Amortels (Matt Forbeck)

Amortels (Matt Forbeck)

Amortels

Auteur : Matt Forbeck
Editeur : L'Atalante
Traducteur : Denis E. Savine
Date de parution : 01/2012
Pages : 332
Prix : 19€ / 7,99€ ebook

En se réveillant, l’agent secret Ronan Dooley ne s’émeut pas outre mesure. Après tout, ce n’est pas la première fois qu’il meure, il fait partie des privilégiés, des Amortels qui à leur mort réintègrent un nouveau corps. Oui mais voilà, cette fois sa mort, particulièrement atroce, a été filmée en détail par son tortionnaire. Il n’en faut pas plus pour que ce centenaire plus frais qu’un gardon ne se lance dans une enquête.
Premièrement : retracer les derniers jours de sa dernière incarnation.
Deuxièmement : faire payer le responsable.
Mais évidemment, si trouver son propre meurtrier était une mission de routine, ça se saurait. Et les ennuis débarquent. En masse et bien armés.

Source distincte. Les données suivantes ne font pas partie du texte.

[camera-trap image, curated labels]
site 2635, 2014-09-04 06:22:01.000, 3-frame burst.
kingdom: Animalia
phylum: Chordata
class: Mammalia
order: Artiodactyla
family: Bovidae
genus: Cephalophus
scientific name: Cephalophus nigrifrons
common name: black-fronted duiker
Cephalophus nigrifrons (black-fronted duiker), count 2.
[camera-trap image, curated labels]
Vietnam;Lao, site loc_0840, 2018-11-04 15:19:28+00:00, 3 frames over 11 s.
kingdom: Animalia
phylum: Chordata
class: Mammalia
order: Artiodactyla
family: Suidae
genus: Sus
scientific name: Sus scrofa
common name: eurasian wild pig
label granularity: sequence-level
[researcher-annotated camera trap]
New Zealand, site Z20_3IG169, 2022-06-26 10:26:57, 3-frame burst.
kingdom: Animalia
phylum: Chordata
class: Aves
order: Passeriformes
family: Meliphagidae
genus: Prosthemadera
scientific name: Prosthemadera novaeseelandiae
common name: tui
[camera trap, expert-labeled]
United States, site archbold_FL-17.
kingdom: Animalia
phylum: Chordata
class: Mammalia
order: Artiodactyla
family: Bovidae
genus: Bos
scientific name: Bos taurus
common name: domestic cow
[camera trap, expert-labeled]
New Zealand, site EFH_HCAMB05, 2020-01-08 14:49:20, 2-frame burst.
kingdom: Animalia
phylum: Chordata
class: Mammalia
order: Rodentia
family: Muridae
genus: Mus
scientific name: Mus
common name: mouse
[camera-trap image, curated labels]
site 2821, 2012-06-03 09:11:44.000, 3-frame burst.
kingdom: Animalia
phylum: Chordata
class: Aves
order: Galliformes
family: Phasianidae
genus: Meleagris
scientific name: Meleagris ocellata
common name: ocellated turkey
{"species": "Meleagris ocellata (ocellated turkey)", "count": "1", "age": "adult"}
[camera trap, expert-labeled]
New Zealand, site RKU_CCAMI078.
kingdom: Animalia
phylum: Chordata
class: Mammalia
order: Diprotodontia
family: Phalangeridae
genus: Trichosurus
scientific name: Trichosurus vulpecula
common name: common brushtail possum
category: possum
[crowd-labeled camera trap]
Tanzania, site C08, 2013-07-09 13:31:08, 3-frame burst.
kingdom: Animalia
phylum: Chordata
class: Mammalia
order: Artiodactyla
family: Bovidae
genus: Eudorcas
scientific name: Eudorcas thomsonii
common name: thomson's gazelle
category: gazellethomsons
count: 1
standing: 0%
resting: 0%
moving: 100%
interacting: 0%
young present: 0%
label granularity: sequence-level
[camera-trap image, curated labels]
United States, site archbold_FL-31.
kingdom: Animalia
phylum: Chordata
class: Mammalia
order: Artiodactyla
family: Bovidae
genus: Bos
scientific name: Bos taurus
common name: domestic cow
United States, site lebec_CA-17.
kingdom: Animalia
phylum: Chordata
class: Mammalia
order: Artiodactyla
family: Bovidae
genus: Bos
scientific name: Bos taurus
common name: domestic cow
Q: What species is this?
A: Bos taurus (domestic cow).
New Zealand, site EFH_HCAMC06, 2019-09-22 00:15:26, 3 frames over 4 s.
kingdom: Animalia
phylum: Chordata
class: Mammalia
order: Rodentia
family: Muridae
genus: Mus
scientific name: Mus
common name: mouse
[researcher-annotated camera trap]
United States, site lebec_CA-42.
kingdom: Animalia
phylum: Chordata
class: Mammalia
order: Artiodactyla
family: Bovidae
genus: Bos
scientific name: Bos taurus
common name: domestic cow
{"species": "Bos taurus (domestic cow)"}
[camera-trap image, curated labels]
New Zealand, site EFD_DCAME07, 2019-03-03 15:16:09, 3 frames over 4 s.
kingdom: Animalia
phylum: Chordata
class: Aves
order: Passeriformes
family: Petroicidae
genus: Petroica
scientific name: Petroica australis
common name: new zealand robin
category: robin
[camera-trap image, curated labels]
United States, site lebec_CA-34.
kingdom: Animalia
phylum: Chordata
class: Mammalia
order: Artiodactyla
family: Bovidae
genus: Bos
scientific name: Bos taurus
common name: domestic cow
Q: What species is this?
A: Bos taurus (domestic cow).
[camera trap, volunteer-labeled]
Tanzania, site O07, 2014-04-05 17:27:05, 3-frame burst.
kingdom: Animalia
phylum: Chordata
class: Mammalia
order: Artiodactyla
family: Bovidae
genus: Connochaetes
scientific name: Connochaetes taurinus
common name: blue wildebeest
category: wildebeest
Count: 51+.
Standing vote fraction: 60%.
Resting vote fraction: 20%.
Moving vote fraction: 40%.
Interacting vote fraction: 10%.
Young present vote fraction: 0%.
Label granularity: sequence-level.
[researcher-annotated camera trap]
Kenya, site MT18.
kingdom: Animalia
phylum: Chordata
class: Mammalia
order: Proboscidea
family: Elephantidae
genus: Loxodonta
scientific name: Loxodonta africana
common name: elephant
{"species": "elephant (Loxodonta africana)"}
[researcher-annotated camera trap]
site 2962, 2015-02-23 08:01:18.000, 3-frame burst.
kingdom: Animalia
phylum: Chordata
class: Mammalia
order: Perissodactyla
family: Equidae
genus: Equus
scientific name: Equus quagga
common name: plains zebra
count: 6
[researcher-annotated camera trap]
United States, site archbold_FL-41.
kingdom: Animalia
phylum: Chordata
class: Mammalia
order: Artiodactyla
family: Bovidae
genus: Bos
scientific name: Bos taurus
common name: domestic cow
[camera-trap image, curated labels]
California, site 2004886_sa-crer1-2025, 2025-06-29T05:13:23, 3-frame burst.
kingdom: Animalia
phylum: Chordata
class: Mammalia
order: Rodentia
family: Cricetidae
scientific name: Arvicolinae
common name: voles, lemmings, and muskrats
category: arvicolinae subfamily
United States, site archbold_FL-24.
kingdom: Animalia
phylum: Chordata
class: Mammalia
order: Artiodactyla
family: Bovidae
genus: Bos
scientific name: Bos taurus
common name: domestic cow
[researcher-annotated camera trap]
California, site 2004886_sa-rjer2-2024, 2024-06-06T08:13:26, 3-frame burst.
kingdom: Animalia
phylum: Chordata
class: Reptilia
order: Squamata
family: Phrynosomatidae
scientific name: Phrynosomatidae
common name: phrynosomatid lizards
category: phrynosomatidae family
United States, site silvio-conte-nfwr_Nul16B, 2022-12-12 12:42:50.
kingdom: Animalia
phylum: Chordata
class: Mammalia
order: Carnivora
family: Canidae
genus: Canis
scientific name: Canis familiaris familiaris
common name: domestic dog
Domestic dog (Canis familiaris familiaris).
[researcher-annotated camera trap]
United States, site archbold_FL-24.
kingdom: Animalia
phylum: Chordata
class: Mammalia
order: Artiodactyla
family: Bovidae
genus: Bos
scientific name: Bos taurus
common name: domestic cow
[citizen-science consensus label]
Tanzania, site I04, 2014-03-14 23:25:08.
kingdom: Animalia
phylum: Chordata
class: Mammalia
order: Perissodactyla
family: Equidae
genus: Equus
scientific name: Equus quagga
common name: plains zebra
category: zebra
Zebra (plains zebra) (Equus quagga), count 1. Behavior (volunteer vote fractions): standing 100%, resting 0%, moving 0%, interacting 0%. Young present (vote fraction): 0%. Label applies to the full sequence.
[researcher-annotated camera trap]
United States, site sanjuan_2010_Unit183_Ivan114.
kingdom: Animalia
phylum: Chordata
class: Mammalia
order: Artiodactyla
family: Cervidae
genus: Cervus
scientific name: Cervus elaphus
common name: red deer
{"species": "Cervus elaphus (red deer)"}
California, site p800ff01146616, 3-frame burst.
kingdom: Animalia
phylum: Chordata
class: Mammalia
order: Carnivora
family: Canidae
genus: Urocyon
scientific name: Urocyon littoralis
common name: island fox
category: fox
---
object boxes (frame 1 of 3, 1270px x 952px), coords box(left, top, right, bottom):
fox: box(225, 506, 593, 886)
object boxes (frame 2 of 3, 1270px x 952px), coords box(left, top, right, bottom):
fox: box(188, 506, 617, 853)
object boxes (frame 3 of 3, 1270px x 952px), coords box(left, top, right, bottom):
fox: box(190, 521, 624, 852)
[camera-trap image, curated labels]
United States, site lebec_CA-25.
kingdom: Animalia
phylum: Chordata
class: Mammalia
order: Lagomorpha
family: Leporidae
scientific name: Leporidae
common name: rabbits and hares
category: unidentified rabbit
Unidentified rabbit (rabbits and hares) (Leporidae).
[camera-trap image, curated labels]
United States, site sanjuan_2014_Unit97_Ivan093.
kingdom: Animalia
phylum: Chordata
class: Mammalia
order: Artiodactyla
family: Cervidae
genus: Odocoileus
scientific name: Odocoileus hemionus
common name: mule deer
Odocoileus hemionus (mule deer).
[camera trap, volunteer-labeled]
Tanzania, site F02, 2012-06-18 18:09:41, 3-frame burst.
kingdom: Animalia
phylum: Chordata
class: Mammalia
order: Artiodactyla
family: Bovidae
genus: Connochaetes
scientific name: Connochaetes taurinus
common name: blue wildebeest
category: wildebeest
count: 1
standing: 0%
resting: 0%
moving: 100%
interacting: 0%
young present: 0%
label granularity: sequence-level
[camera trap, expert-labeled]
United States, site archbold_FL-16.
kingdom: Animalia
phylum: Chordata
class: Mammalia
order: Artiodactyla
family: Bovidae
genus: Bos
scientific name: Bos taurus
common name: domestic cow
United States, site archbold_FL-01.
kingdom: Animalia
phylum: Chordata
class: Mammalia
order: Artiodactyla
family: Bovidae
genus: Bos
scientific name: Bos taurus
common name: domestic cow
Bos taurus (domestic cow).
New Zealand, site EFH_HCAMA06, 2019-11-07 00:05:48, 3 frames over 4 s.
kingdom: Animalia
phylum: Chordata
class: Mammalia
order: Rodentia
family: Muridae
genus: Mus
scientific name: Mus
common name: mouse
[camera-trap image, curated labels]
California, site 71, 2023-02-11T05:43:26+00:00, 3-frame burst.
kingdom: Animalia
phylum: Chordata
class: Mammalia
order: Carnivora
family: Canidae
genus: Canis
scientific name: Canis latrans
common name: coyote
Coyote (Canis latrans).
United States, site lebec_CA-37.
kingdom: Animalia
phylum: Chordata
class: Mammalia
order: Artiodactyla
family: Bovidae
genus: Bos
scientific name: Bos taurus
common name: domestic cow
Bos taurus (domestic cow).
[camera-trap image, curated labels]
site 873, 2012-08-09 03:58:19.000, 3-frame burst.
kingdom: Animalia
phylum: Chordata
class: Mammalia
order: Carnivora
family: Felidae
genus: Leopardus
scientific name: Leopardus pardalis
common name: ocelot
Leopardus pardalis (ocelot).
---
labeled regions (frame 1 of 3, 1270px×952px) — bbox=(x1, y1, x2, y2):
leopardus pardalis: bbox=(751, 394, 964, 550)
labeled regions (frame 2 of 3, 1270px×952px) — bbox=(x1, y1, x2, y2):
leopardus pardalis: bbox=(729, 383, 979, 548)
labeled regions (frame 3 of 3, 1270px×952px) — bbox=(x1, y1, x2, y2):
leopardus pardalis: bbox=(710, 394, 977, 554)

Merci de déposer votre cerveau à l’entrée

L’intrigue de ce thriller d’anticipation en un volume est relativement classique : un gars bien sous tout rapport, qui a dédié sa vie à son pays, est tombé plusieurs fois pour lui, se retrouve après un événements sanglant dans un merdier infernal, seul contre tous, le tout ponctué de quelques explosions et échanges de coups de feu.
Pour être honnête, si le lecteur a décidé d’ouvrir ce titre plutôt qu’un autre, c’est exactement ce qu’il attend. Il ne faut donc pas s’attendre à des surprises et retournements de situation qui coupent le souffle et des révélations qui décoiffent ou à de la maltraitance de neurones, mais plutôt lire ce récit comme on regarde un film : pour les étincelles, pas pour la réflexion, pour l’aspect familier rassurant, pas pour l’innovation. Ouh yeah.

Que l’on se rassure, il y a le minimum syndical de questions posées, de réponses apportées. Le côté « anticipation » de l’affaire est bien justifié et n’est pas uniquement un décor et même si tout ça reste très simple, voire déjà-vu, le sujet est bien amené, entre deux bastons et même pendant (surtout la finale, évidemment).

Des protagonistes pas si pâlichons, un héros notamment bien amusant

Le roman est très correctement écrit et entraînant. Il doit beaucoup au héros, Ronan Dooley, personnage d’agent secret bien campé, au parler franc, aux réflexes acquis d’une longue carrière, pas très respectueux de la hiérarchie (quand vous êtes plus vieux que tous il faut dire…).
La narration à la première personne est savoureuse, un choix évident pour un tel récit. Elle permet de suivre les émotions de Ronan, qu’il soit blasé, en colère ou perplexe, et de suivre ses découvertes à son propre rythme. Ses rapports avec sa famille, dont les membres n’ont pas l’honneur d’être Amortels, est un point vraiment sympathique de ce livre, complexe et spécial du fait de la condition du héros.

Quelques ambiguïtés sur les protagonistes, qu’ils soient perçus d’emblée comme ami ou comme ennemi, évitent de tomber dans un manichéisme sans subtilité (mais c’est de la subtilité subtile quand même, faut pas trop pousser).
Tous les individus sont un peu plus profonds que ce qu’ils laissent paraître, Matt Forbeck réussit à intégrer tout ce petit monde, leurs histoires, leurs aspirations, dans un récit essentiellement d’action, apportant ainsi une densité bienvenue à son œuvre.

Classique, mais efficace, un récit honnête dans sa simplicité

On s’éclate bien à lire Amortels. Moins qu’en lisant un Magie Brute (Larry Correia, L’Atalante) qui est bien plus profond dans son genre, mais il y a dans ces pages de quoi passer tout de même un bon moment si l’on recherche une lecture sans ambition autre que divertir. Si vous avez les neurones en surchauffe et que vous voulez les mettre en pause, Amortels s’impose.
Les rebondissements s’enchaînent bien, l’enquête évolue rapidement, emmène sur des fausses pistes, soulève des questions, apporte un début de réponses, mais le tableau final, plus grand qu’attendu, ne se dévoile entièrement qu’en bout de lecture, après quelques feux d’artifices, courses poursuites et fusillades. Une construction efficace, pour une lecture vite expédiée, à l’humour léger, qui lave un peu la matière grise, en colle plein les mirettes (rend limite aveugle avec tout ce que ça envoie) et se digère plutôt bien. Et ça fait du bien, ma foi.

Si cette chronique n’était toujours pas suffisante pour faire comprendre qu’Amortels est un divertissement sympa, peut-être que la première phrase y arrivera :

« La mort m’a toujours laissé une atroce gueule de bois ».